Geno has the size, strength, speed, quickness and overall athletic talent to play any position in a 1-gap attack style of defense along the front of the defensive line. He has an excellent burst off the ball and has a variety of pass rushing moves to free himself up and become a disruptive force in the backfield of his opponent. Geno can play over the center in a 3-4 defense or as a DT in a 4-3 defense. I believe if you slim him down, he could easily play DE in a 3-4 or a 4-3. He has the speed, quickness and change of direction skills to be an effective pass rusher from any position on the defensive front. Geno shows good feet and lateral agility to string a play out along the line of scrimmage; however, that is not where his impact is for the team that drafts him. Geno's mentality is to get into the backfield as quickly as possible to disrupt a play and make a sack or tackle behind the line of scrimmage. I suspect that this was a problem for the Georgia coaching staff.
NEEDS TO IMPROVE
There is a problem with the situation that Geno was in and I can only guess that Geno's style of play and the coaching staff did not see eye-to-eye. In my opinion, Geno was not on the field enough to impact.

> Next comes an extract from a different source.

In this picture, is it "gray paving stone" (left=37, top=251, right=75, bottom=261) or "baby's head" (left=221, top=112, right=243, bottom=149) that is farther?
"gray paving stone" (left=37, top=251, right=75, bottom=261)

I suspect it was because of injuries to other teammates that Geno was asked to play in a different way than he wanted to play. That's the only reason I can think of as to why a player with this much talent wasn't on the field for every down. He didn't look out of shape to me. I did a search and I did not see any off field issues. My only thought was that perhaps he might shed some weight and play outside instead of DT...but that's just an opinion. All I can tell you is when the kid was on the field as a DT, he dominated his opponents. The problem is that he wasn't on the field enough and I don't know why.
All I can tell you about Geno is that he has as much talent as, and maybe more, than Gerald McCoy (DT Oklahoma). He did not play in as many games and I do not know why. I guess in this case, the scouts will have to do their homework. But if Geno was being asked to play a different style of game than he wanted to play and either refused, did not practice hard or show up for practice late, then you have to downgrade him even more than I have. The truth is, with all of his talent, he was still a part time player. That has to mean something! A talented player who is un-coachable is a player who is not playing up to his potential and is not a team player. That doesn't mean I would not draft Geno, it just means you have to understand this kid's mentality to motivate him to be the player his talent suggest that he can be. This situation reminds me a lot of the Bruce Smith (DE Buffalo Bills) years ago. Bruce came out as an overweight 300lbs DT with enormous talent who slimmed down to about 260 lbs to become one of the best pass rushing DE's in a 3-4 defense. I really think that Geno can make that story come true for himself. Bruce was also a moody prima donna who demanded respect and a new contract just about every three or four years. I'm guessing that Geno might have that same type of personality. If Geno had played in more games, he would be listed as a 1st round draft choice and a possible top ten pick. Because he was used in a rotation basis and did not start in a lot of games, you have to take that into account. Geno is a very talented, but an emotional project. You don't have to work that much on his talent, but his intangibles need a ton of adjusting and that is a lot to ask of a coach at the NFL level in this day of "what have you done for me lately" attitude. I think it's all up to Geno and, if he connects with the right coach, he will be successful at the next level. If this kid falls to any round lower than the 1st, he could be one of the steals of this draft. Right now, Geno is not highly rated, but this could change by the time we get to draft day.